Tatapan Lusi teralihkan pada sahabat yang sekarang sudah menjadi musuhnya. Padahal, dia menyayangi Mila seperti saudara sendiri. Namun, malah air tuba yang Mila balas untuk susu yang telah Lusi berikan.
Senyum itu, kini tampak menjijikkan di mata Lusi. Mila masih saja tersenyum walaupun sudah ia hina. Mungkin urat malunya sudah putus sampai Mila dengan bangga mengakui kehamilan hasil dari perselingkuhan.
Luar biasa sekali.
"Untuk kamu! Aku baru tahu kalau kamu ternyata cuma seorang jalang!"
Wajah Mila seketika berubah. Ada kemarahan yang mulai terlihat di rautnya. Entah kenapa, itu justru membuat rasa sakit Lusi pelan-pelan tersamarkan.
"Aku memberimu kepercayaaan, tapi malah disalahgunakan. Aku tidak tahu kalau selama ini kamu hanyalah barang murahan!"
Kali ini ekspresi dua orang itu menegang. Mungkin tidak menyangka jika seorang Lusi bisa mengeluarkan kata-kata pedas dan menohok.

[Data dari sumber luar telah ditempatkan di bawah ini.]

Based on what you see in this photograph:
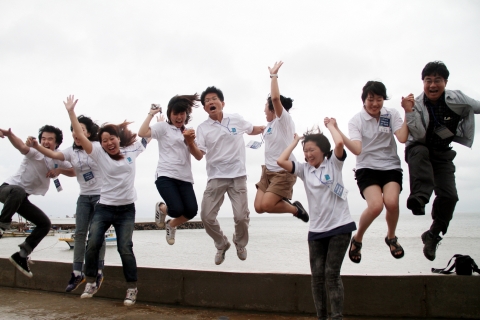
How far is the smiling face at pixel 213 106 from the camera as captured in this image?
5566mm

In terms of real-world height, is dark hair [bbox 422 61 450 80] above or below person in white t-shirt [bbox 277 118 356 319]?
above

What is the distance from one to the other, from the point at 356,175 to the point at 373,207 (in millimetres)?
478

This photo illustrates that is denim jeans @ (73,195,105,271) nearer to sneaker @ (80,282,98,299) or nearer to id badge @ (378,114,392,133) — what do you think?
sneaker @ (80,282,98,299)

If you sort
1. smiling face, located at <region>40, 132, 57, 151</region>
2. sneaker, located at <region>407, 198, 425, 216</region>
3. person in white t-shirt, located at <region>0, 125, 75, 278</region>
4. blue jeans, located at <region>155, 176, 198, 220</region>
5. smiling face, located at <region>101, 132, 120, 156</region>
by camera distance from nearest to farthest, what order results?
sneaker, located at <region>407, 198, 425, 216</region> → smiling face, located at <region>101, 132, 120, 156</region> → blue jeans, located at <region>155, 176, 198, 220</region> → person in white t-shirt, located at <region>0, 125, 75, 278</region> → smiling face, located at <region>40, 132, 57, 151</region>

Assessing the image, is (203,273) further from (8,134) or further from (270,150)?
(8,134)

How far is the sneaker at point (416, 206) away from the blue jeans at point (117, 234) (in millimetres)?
3340

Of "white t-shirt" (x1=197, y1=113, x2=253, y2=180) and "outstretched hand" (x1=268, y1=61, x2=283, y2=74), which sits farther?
"white t-shirt" (x1=197, y1=113, x2=253, y2=180)

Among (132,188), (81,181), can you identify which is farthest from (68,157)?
(132,188)

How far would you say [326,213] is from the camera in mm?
3975

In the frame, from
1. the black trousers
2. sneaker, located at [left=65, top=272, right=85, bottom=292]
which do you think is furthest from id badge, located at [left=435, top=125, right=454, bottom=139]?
sneaker, located at [left=65, top=272, right=85, bottom=292]

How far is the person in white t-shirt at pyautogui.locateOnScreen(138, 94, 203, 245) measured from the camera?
17.4 feet

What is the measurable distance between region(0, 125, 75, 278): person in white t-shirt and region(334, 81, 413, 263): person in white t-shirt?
425 centimetres

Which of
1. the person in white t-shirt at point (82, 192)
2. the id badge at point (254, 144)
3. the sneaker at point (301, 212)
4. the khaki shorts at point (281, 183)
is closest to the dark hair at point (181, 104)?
the id badge at point (254, 144)

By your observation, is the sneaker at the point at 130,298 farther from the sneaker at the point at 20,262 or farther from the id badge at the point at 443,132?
the id badge at the point at 443,132
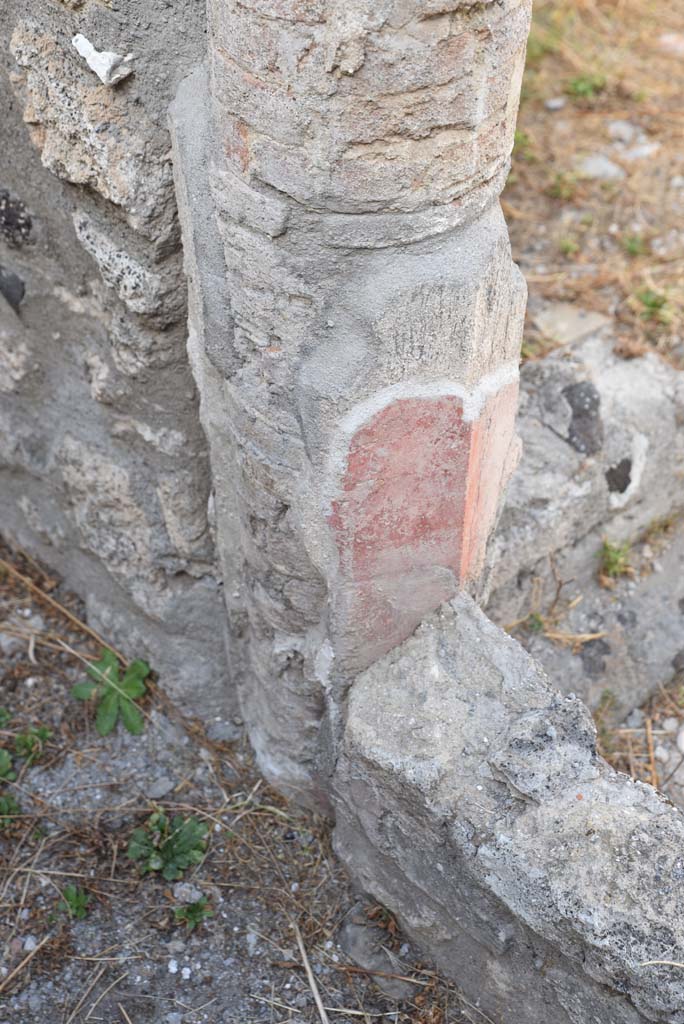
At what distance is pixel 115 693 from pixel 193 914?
516mm

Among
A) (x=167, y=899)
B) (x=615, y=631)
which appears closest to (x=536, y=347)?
(x=615, y=631)

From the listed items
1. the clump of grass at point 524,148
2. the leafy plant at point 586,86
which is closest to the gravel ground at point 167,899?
the clump of grass at point 524,148

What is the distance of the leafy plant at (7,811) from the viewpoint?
6.72 ft

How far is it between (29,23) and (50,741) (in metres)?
1.36

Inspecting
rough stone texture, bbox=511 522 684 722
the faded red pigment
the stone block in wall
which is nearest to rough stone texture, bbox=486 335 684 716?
rough stone texture, bbox=511 522 684 722

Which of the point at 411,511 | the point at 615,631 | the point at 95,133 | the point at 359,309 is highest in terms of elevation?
the point at 95,133

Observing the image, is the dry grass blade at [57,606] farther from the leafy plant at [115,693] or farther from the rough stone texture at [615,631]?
the rough stone texture at [615,631]

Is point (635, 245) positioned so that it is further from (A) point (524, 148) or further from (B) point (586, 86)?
(B) point (586, 86)

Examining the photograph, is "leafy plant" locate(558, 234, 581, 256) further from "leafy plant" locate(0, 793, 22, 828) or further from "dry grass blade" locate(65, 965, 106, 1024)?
"dry grass blade" locate(65, 965, 106, 1024)

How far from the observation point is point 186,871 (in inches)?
78.3

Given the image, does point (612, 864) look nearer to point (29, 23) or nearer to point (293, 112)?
point (293, 112)

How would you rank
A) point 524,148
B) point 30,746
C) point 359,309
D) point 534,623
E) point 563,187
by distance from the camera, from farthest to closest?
point 524,148 → point 563,187 → point 534,623 → point 30,746 → point 359,309

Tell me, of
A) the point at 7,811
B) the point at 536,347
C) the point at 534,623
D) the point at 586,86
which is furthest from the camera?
the point at 586,86

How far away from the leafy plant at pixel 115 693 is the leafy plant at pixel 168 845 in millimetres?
229
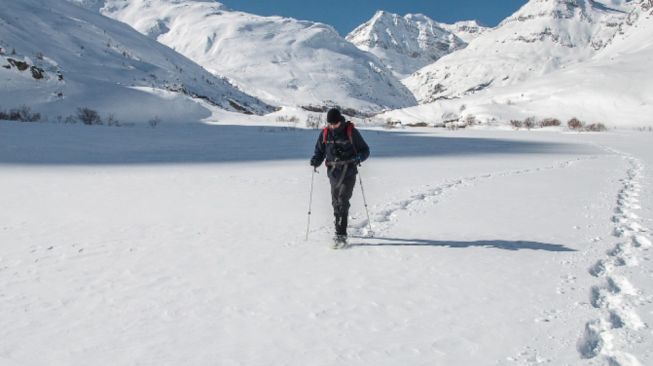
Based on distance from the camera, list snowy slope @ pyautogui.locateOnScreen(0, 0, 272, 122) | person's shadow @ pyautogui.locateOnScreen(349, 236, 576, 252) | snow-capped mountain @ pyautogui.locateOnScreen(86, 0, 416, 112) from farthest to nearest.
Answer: snow-capped mountain @ pyautogui.locateOnScreen(86, 0, 416, 112)
snowy slope @ pyautogui.locateOnScreen(0, 0, 272, 122)
person's shadow @ pyautogui.locateOnScreen(349, 236, 576, 252)

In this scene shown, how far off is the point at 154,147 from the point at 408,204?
47.8 ft

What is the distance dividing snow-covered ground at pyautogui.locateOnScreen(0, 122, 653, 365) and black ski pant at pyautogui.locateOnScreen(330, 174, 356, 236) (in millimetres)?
369

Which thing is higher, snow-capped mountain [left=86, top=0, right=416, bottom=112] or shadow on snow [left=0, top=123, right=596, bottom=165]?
A: snow-capped mountain [left=86, top=0, right=416, bottom=112]

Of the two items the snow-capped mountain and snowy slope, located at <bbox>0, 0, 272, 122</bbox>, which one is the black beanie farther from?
the snow-capped mountain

"Kalau memang kamu mau Mas Raka, ambillah! Tapi, kamu lupa sesuatu." Lusi menyeringai. "Dia ... bukan apa-apa tanpaku." Ucapan Lusi sukses membuat wajah Raka berubah pasi.
Mila terlihat bingung dan kesal mendengar perkataan perempuan di hadapannya, dan itu membuat hatinya bergejolak hebat.
Ada bara api yang berkobar di dalam dada Lusi. Membuat lukanya kian terbakar.
Ini dendam.
"Ingat, Mas. Kalau kamu mau menikahi dia, talak aku dulu! Tapi, sebelum itu, akan kubuat kalian menderita. Camkan itu!"
Lusi mengatakan hal itu dengan hati yang berapi-api. 'Kalian salah sudah membuat masalah denganku. Aku memang pendiam dan penyabar, tapi saat kemarahan mencapai ubun-ubun, kalian tak akan tahu betapa menyeramkannya kemarahan orang penyabar.'
Sumpah serapah pun diikrarkan dalam hati Lusi.
***
Lusi menangis sejadi-jadinya, tapi sengaja ditutupi dengan bantal. Kamarnya sengaja dikunci karena dia meyakini jika Raka akan menyusul. Untunglah Alia--anak mereka--masih sekolah, jadi Lusi bisa meluapkan emosi yang begitu menyesakkan saat ini.
Entah berapa lama Lusi menangis. Hingga tiba-tiba terdengar ketukan pintu menginterupsi. Dia yang sudah kelelahan menangis hanya bisa termenung tanpa pergerakan apa pun.
Suara Raka terdengar bersamaan dengan ketukan di pintu. Lusi langsung bangkit dan membuka pintu. Dia menumpahkan kesakitan yang sudah tertoreh.
"Apa ini, Mas? Kenapa kamu tiba-tiba seperti ini?" tanya Lusi kepada pria yang masih mengaku sebagai suaminya itu. "Kupikir, selama ini kita baik-baik saja. Kupikir, kamu pria baik-baik yang menjaga rumah tangga kita. Tapi, kamu tega menusukku dari belakang! Aku tidak mengerti, apa yang membuatmu berkhianat, Mas? Apa salahku?!" tuntut Lusi.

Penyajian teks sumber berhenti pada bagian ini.